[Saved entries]
════════════════════

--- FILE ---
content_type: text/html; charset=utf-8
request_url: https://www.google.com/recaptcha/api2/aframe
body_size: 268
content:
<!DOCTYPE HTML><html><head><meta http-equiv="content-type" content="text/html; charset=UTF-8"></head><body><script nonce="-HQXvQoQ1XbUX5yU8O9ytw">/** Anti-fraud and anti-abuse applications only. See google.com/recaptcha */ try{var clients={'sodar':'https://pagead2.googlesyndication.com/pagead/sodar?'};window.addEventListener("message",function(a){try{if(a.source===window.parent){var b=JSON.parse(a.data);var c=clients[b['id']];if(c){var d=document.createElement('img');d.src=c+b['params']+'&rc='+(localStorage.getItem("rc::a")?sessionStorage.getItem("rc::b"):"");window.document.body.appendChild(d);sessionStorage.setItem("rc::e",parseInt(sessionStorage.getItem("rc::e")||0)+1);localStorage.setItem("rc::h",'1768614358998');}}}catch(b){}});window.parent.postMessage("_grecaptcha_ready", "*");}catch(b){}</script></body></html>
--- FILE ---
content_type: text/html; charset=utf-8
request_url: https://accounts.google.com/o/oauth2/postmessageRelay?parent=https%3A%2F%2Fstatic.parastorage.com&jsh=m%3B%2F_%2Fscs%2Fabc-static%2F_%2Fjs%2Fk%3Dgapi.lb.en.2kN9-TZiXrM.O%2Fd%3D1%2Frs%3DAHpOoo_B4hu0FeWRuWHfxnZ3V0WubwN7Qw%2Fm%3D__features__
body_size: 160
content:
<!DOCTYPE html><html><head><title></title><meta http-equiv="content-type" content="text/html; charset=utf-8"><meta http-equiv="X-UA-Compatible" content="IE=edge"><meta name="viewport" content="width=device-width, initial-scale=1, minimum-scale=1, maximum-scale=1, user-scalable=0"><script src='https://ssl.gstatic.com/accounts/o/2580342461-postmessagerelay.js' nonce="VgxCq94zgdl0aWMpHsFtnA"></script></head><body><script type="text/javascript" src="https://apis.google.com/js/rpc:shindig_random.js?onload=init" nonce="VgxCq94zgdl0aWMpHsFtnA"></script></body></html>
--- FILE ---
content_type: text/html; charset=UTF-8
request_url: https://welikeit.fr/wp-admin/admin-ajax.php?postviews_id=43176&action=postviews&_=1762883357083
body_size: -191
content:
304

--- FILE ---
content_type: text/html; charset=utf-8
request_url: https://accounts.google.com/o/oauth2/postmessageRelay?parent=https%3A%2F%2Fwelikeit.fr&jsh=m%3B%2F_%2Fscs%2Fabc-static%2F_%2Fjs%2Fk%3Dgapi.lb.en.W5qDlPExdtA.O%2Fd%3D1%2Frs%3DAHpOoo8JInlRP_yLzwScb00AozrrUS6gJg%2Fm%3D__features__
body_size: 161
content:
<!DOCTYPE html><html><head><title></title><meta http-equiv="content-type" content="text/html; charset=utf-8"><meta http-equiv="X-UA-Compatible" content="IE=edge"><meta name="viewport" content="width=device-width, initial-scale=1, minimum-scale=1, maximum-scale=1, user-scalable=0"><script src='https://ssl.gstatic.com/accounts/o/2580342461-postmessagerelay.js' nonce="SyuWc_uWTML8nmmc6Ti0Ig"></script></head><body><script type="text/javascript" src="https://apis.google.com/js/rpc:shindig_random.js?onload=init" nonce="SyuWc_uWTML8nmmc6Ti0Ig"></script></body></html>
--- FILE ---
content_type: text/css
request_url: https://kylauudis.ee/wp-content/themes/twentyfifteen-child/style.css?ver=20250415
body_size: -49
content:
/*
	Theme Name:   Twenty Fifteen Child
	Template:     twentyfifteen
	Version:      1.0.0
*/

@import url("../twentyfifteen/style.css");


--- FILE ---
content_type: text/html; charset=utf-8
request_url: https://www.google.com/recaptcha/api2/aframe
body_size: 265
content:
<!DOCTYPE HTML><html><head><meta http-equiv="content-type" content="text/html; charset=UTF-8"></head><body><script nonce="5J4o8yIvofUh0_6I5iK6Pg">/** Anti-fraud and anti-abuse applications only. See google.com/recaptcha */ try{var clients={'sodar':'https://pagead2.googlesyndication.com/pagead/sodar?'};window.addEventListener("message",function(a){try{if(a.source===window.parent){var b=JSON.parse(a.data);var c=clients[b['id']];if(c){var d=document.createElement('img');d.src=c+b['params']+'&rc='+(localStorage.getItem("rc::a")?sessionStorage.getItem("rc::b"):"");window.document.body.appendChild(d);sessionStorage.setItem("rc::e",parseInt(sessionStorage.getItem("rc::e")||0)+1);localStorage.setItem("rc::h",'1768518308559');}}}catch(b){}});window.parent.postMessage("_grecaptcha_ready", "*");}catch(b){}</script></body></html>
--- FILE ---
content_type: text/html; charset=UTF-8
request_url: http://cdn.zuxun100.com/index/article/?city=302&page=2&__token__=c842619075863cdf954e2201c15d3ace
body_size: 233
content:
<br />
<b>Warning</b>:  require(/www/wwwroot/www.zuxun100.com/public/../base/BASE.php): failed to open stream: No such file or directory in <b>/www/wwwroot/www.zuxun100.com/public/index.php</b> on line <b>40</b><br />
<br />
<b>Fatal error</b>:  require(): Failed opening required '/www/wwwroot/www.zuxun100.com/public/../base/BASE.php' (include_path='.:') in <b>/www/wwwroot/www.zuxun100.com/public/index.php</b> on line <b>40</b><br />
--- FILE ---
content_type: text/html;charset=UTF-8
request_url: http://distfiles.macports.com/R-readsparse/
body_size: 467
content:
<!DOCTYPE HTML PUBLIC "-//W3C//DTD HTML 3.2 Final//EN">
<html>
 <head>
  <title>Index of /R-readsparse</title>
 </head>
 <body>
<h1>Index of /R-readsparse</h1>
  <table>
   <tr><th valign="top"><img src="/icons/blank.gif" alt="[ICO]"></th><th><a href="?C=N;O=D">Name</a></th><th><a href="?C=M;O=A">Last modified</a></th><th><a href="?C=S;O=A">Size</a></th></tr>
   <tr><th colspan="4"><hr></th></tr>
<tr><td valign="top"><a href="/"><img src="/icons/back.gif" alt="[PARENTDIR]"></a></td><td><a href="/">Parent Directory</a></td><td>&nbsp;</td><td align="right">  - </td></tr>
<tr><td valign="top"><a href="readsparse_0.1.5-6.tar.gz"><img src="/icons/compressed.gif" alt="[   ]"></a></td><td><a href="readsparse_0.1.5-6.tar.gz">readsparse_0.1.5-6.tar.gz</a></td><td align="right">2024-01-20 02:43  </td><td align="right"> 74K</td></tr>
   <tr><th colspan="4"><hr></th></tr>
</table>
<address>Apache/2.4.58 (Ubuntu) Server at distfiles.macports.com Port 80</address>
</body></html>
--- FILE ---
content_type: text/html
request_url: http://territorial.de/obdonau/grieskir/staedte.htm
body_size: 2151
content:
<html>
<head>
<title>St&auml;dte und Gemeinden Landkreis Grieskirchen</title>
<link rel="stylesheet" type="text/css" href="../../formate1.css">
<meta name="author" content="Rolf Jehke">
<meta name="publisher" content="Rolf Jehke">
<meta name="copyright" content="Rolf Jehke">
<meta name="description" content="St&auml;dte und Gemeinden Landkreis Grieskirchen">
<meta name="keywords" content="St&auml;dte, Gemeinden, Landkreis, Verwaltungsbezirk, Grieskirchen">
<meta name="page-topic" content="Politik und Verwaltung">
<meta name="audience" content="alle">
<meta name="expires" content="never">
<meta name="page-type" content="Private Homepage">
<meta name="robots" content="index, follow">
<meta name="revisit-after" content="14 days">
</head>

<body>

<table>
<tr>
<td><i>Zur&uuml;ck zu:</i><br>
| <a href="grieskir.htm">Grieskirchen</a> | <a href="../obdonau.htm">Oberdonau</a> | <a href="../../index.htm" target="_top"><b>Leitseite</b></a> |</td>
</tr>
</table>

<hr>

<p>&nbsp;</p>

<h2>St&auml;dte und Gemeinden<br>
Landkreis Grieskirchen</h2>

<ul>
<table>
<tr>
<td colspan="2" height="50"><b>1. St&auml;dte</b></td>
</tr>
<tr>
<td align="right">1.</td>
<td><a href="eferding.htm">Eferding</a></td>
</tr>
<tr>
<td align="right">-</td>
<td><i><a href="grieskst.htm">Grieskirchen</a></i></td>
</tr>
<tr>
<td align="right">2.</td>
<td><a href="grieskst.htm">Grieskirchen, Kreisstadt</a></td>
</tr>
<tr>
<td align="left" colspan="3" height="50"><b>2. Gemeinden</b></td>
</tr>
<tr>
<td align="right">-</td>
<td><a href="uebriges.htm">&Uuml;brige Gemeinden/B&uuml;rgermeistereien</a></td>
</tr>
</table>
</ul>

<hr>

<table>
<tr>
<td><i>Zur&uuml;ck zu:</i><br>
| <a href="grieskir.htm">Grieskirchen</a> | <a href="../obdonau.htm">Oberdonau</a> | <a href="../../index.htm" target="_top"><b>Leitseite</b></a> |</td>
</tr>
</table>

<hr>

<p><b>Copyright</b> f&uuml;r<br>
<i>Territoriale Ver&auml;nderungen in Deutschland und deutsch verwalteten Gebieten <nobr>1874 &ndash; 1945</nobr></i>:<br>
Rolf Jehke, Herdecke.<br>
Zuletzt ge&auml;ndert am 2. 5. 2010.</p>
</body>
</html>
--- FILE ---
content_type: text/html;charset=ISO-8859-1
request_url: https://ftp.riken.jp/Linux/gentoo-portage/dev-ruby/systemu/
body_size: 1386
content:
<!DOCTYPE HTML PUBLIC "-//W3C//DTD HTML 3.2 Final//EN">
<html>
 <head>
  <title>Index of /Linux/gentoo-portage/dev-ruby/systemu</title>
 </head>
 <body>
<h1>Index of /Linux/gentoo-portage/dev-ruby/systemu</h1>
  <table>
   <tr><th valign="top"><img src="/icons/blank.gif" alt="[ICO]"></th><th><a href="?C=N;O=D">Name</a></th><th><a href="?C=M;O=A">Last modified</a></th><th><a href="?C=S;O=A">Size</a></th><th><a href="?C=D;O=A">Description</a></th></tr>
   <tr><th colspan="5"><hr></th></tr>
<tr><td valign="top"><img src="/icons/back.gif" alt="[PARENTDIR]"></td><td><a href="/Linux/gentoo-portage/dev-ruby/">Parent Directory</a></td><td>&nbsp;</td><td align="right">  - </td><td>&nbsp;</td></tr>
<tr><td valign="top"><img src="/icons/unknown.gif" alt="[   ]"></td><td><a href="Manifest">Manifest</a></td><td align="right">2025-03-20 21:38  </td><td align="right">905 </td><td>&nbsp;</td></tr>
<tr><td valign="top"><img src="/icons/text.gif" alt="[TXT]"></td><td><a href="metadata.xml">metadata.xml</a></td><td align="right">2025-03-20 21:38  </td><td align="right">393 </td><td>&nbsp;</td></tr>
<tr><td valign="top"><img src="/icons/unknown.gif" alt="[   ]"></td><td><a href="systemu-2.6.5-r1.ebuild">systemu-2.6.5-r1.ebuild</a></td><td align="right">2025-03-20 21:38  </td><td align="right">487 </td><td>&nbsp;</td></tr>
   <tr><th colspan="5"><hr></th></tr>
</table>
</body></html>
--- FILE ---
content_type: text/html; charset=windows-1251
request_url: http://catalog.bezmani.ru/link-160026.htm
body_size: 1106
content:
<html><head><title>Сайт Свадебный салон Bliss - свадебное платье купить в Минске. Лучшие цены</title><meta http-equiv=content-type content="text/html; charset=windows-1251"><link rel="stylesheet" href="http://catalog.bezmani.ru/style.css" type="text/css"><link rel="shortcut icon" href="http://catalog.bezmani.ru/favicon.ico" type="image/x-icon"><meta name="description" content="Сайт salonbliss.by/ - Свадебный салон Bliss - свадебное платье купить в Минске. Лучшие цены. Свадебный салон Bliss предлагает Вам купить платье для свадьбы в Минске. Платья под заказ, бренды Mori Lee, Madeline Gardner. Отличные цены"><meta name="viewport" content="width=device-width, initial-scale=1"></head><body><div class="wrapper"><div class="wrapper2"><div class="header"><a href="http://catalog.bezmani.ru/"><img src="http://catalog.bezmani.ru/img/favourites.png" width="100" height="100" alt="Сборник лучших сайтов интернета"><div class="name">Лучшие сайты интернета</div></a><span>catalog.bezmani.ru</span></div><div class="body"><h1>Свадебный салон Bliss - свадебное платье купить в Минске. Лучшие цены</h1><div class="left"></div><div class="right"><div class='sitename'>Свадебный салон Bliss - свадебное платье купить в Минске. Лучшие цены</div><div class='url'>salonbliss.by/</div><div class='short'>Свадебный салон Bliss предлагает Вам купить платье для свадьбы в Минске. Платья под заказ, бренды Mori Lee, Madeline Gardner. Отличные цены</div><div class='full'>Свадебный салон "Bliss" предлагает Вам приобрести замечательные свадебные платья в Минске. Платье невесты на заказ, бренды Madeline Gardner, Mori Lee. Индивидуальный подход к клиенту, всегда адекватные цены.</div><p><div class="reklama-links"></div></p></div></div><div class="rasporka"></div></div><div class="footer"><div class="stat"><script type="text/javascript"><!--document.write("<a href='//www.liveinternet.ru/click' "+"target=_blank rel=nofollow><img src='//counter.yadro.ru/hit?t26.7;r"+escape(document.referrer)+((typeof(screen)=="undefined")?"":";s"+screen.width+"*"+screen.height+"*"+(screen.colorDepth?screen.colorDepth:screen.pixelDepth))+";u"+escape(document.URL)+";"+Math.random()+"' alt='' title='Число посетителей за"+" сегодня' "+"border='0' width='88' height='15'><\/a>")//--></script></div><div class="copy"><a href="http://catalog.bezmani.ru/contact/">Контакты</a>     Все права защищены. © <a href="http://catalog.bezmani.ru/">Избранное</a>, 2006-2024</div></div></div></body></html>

════════════════════

» **Directions for this task**
Find the lines above that contain the word "Linux" and copy each one.

» **Answer for the task**
request_url: https://ftp.riken.jp/Linux/gentoo-portage/dev-ruby/systemu/
  <title>Index of /Linux/gentoo-portage/dev-ruby/systemu</title>
<h1>Index of /Linux/gentoo-portage/dev-ruby/systemu</h1>
<tr><td valign="top"><img src="/icons/back.gif" alt="[PARENTDIR]"></td><td><a href="/Linux/gentoo-portage/dev-ruby/">Parent Directory</a></td><td>&nbsp;</td><td align="right">  - </td><td>&nbsp;</td></tr>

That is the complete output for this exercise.